The Native women archaeologists I get to call my friends and colleagues – they constantly inspire me – Ash, Kay, Ashleigh, Zoe, Maggie, Honey – you’re all amazing!

And lastly my fiancé and my parents who have supported me through this entire journey."

What’s the most important thing that you’d want people to take away from your story so far?

"How important it is to listen to descendant communities.

Archaeologists have the tendency to make sweeping generalizations about Indigenous people, or their work inadvertently works to undermine Indigenous peoples claims to land or heritage.

When Black, Indigenous, and other People of Color’s heritage and ancestors are not taken seriously within archaeological interpretation, our history is ignored.
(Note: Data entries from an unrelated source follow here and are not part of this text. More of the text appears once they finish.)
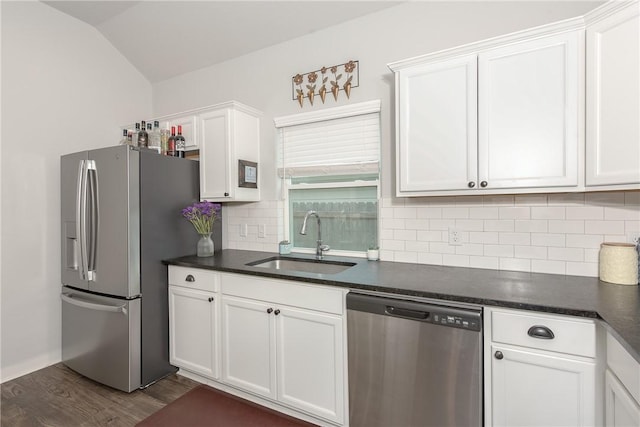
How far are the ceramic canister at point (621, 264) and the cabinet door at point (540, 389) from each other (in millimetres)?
633

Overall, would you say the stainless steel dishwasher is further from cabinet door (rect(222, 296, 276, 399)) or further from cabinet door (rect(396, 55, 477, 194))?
cabinet door (rect(396, 55, 477, 194))

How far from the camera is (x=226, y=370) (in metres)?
2.33

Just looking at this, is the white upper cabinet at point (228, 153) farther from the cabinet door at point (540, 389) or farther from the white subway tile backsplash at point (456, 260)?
the cabinet door at point (540, 389)

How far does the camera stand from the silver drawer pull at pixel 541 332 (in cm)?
139

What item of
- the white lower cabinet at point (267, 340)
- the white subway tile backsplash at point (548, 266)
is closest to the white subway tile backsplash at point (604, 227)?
the white subway tile backsplash at point (548, 266)

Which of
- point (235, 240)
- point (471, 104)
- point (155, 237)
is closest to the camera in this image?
point (471, 104)

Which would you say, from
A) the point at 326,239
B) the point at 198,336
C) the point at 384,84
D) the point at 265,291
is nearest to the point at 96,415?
the point at 198,336

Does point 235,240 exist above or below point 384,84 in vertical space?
below

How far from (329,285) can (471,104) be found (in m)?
1.27

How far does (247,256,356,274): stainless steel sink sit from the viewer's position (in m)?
2.49

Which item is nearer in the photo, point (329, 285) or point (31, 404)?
point (329, 285)

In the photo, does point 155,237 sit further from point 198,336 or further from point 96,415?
point 96,415

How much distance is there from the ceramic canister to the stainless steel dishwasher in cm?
82

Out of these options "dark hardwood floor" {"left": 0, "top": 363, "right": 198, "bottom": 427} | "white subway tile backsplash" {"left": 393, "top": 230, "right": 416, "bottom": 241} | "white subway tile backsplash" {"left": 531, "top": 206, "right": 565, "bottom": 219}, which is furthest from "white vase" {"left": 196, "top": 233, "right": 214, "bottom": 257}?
"white subway tile backsplash" {"left": 531, "top": 206, "right": 565, "bottom": 219}
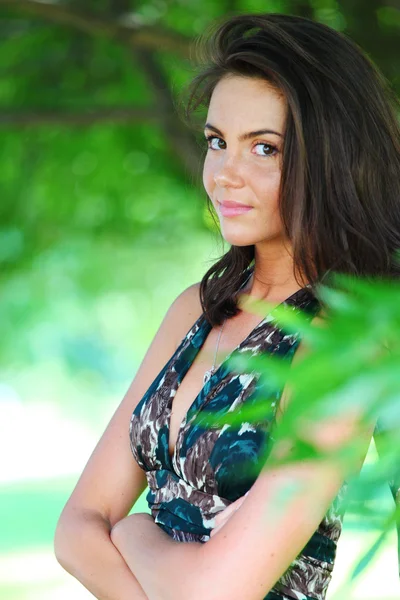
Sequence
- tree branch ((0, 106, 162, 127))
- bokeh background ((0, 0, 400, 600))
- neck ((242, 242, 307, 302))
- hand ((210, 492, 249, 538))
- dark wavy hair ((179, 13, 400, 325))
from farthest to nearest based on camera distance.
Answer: tree branch ((0, 106, 162, 127))
bokeh background ((0, 0, 400, 600))
neck ((242, 242, 307, 302))
dark wavy hair ((179, 13, 400, 325))
hand ((210, 492, 249, 538))

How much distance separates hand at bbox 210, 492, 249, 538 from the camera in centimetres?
184

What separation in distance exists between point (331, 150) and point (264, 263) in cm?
34

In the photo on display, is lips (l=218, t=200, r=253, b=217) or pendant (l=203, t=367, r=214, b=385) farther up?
lips (l=218, t=200, r=253, b=217)

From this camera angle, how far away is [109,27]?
397 centimetres

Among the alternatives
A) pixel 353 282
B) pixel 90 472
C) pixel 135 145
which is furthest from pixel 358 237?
pixel 135 145

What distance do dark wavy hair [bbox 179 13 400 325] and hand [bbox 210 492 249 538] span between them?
420 mm

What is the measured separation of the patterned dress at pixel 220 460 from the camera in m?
1.90

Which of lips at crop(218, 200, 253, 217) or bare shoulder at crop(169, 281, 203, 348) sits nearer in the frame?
lips at crop(218, 200, 253, 217)

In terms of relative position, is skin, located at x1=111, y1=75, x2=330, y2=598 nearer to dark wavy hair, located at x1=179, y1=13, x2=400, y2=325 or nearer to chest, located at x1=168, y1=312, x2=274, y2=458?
dark wavy hair, located at x1=179, y1=13, x2=400, y2=325

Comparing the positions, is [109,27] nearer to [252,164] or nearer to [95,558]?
[252,164]

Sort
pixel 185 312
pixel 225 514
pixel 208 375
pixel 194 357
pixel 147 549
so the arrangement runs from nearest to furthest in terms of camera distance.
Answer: pixel 225 514 → pixel 147 549 → pixel 208 375 → pixel 194 357 → pixel 185 312

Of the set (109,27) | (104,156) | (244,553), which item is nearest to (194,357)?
(244,553)

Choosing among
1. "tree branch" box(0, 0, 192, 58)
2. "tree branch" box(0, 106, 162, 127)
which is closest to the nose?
"tree branch" box(0, 0, 192, 58)

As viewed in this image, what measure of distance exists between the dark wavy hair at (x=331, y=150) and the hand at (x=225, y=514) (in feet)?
1.38
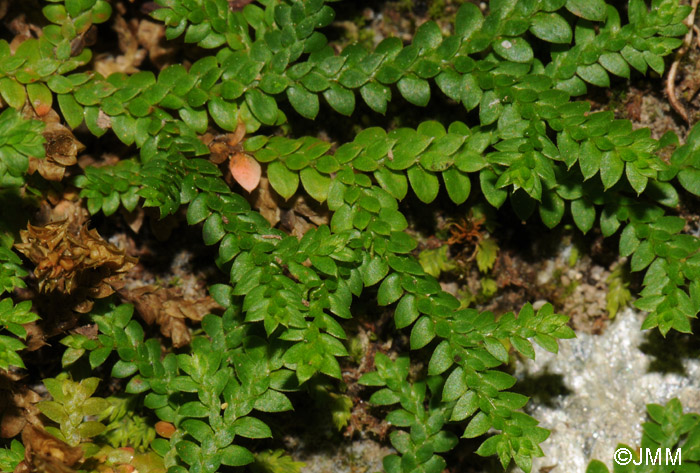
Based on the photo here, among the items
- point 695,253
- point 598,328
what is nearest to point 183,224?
point 598,328

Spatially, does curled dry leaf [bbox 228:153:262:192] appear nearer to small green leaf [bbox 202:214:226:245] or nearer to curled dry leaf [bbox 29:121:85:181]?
small green leaf [bbox 202:214:226:245]

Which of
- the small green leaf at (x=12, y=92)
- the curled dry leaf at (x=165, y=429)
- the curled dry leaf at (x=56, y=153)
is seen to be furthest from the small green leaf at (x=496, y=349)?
the small green leaf at (x=12, y=92)

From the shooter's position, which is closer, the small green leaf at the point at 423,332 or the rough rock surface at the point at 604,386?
the small green leaf at the point at 423,332

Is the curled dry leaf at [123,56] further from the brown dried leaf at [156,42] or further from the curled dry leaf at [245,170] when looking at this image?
the curled dry leaf at [245,170]

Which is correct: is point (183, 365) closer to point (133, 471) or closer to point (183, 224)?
point (133, 471)

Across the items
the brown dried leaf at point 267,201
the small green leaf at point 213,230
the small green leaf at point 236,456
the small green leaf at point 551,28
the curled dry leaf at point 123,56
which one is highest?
the small green leaf at point 551,28

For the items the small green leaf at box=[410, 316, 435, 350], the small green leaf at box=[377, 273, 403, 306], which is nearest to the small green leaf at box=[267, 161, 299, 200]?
the small green leaf at box=[377, 273, 403, 306]
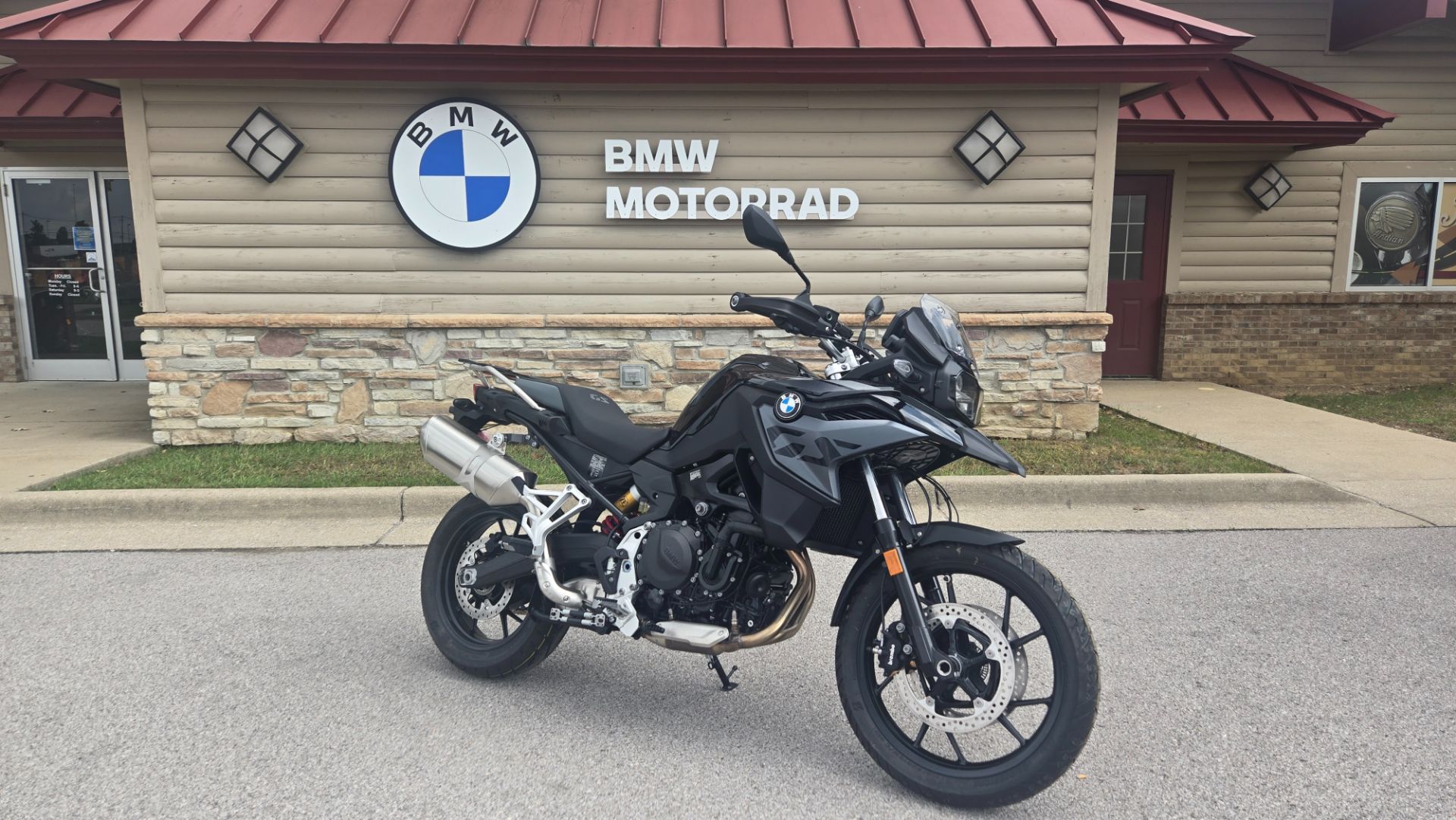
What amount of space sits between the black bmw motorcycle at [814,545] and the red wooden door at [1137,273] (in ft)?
27.7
This can lead to the erasure of BIPOC histories.

Community-based archaeology is so important and so is the act of listening to the communities that archaeologists work with - that can move the discipline forward."

What is your biggest hope for the future?

"I hope that one day there are a ton of Indigenous people in archaeology, and with the support and help of allies, are doing the hard but important working of reclaiming our cultural heritage, whether that is our sacred sites, language, artifacts, and stories.

I also hope that archaeology becomes an inclusive space for everybody. Archaeology is better with everyone involved in the process of reclaiming and revisiting material culture."

This interview was provided by Emily Van Alst, a huge thank you to herself for her efforts and honesty. I hope her words will impact all readers as much as they impacted myself.